VEMDP 2018

Verification of Engineered Molecular Devices and Programs

July 19, 2018, Oxford, United Kingdom
An affiliated workshop of CAV 2018
Abstract SubmissionApril 15, 2018 April 23, 2018
NotificationMay 15, 2018
Camera-readyMay 25, 2018
WorkshopJuly 19, 2018

Invited Talks


Controlling Assembly and Function of DNA Nanostructures and Molecular Machinery
Andrew J. Turberfield, University of Oxford

The programmability of DNA and RNA base pairing has enabled the creation of a very wide range of synthetic nanostructures: it is possible to synthesize synthetic oligonucleotides such that a target structure, by design the most stable assembly product, forms spontaneously when these molecular components are mixed. More sophisticated design techniques can be used to control the kinetics as well as the thermodynamics of the interactions between nucleic acid molecules, creating the potential to improve yields through design of assembly pathways and allowing the construction of dynamic systems that process information and of synthetic molecular machinery. Techniques of simulation and verification are important in understanding and designing these increasingly complex systems. I shall present a broad review of this rapidly developing research field, with particular emphasis on our work on DNA origami assembly pathways, kinetic control of strand displacement reactions, molecular motors, and molecular machinery for the control of chemical synthesis.
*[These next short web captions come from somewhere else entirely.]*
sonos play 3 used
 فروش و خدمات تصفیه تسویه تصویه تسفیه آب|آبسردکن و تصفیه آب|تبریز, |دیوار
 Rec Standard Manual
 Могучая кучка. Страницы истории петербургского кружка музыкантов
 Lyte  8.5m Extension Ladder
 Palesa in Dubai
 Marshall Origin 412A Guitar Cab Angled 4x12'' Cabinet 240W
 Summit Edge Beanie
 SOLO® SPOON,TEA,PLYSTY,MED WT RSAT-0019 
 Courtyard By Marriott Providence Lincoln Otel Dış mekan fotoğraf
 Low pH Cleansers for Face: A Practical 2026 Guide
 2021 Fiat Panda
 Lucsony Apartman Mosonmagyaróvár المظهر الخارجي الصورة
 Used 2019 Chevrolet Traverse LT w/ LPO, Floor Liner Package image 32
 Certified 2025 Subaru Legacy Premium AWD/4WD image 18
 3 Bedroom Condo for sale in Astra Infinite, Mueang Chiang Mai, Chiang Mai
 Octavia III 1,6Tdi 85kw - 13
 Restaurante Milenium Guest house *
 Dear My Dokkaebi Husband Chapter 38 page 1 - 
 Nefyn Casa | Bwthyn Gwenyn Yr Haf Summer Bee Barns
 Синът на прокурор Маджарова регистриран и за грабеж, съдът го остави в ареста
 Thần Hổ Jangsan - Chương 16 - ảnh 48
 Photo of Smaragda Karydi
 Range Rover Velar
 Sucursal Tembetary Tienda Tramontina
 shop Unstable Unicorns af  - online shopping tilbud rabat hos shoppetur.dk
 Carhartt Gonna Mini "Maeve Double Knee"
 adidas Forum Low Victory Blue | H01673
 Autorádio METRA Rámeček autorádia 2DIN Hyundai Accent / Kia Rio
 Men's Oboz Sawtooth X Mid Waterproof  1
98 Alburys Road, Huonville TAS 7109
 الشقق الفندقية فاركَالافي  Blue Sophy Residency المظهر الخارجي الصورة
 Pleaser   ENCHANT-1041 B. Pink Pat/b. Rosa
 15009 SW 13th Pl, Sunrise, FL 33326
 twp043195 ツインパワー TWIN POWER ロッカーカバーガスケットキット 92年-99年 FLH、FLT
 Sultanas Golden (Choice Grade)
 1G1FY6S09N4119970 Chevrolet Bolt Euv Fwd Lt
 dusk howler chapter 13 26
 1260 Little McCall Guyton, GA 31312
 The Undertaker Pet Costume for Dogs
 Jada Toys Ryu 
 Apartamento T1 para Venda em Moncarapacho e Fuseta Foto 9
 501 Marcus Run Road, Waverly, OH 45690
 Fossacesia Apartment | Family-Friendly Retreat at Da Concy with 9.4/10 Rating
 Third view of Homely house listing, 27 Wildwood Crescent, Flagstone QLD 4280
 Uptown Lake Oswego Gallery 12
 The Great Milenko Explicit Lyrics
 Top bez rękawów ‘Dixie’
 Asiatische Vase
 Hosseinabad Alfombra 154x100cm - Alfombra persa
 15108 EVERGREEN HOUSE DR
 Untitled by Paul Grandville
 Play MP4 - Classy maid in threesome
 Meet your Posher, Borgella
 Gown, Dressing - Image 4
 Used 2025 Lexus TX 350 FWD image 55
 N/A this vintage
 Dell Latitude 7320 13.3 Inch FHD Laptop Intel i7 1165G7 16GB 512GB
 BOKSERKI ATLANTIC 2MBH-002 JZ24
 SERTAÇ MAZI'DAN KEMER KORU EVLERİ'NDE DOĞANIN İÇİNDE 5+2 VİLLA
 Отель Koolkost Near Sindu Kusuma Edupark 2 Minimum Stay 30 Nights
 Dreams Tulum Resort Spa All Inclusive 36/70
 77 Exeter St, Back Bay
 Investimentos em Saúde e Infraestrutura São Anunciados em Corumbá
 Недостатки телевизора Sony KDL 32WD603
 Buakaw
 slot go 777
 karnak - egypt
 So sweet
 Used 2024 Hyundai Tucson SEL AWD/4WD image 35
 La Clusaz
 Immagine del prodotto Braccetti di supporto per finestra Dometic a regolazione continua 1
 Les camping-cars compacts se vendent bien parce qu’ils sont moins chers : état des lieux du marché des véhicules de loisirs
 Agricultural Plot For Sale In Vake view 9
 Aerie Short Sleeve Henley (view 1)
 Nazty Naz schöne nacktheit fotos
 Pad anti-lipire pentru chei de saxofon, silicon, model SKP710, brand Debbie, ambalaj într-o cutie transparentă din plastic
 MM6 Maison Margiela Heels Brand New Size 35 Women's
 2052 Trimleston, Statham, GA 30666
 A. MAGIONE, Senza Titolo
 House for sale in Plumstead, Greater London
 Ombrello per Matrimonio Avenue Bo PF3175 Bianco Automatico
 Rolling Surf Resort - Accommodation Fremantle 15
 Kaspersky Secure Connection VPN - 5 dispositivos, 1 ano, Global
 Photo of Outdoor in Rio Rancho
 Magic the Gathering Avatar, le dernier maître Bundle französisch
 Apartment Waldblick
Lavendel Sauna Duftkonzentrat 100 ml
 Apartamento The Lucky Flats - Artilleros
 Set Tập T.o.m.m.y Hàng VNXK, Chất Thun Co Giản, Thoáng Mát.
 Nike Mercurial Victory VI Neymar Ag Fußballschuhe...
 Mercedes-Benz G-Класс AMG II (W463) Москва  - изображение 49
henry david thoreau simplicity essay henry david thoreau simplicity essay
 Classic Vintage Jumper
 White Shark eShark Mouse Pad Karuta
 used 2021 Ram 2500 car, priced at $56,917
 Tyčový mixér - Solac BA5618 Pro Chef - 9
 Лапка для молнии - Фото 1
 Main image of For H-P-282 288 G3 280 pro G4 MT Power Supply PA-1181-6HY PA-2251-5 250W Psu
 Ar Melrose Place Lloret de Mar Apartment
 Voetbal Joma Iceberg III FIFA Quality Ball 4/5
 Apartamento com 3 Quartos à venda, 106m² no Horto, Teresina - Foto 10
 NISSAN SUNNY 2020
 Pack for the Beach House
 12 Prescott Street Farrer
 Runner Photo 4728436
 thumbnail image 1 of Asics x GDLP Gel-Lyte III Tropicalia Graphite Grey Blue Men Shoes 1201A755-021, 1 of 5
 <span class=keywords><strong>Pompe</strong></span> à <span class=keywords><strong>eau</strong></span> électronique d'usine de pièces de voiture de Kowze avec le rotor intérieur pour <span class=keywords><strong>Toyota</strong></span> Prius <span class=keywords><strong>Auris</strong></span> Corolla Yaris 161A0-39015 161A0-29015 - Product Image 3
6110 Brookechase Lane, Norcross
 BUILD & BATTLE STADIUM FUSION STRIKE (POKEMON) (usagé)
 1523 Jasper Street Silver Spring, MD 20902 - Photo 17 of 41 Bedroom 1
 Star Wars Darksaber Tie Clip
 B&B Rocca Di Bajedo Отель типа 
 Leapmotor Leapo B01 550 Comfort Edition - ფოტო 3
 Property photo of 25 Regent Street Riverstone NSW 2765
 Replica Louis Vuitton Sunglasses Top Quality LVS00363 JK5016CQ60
Uncovering the Biological Programs that Govern Development
Sara-Jane Dunn, Microsoft Research

The developmental process by which complex tissues, organs and organisms develop begins with pluripotency: the ability of so-called ‘naïve’ embryonic stem cells to generate the full spectrum of adult cell types, as well as the germline. Understanding how these cells differentiate to diverse fate-restricted lineages is key both to understand the biological programs that govern development, but also to utilise the power of these cells for regenerative medicine. Fate decisions arise as the consequence of a complex interplay between regulatory factors, and while experiments have revealed critical genes and possible interactions between them, our understanding of stem cell decision-making remains fragmentary. Against this backdrop, automated reasoning provides a powerful strategy to navigate this complexity and to derive interaction networks that are consistent with experimental ‘specifications’. These networks can subsequently be used to formulate predictions of untested behaviour that guide experiment and inform model refinement. In this talk, I will describe such a reasoning methodology, which has been applied to investigate stem cell pluripotency through an iterative computational and experimental strategy. Furthermore, I will show how this approach has generated insight into how fate-restricted cells can be ‘reprogrammed’ to the embryonic stem-like state.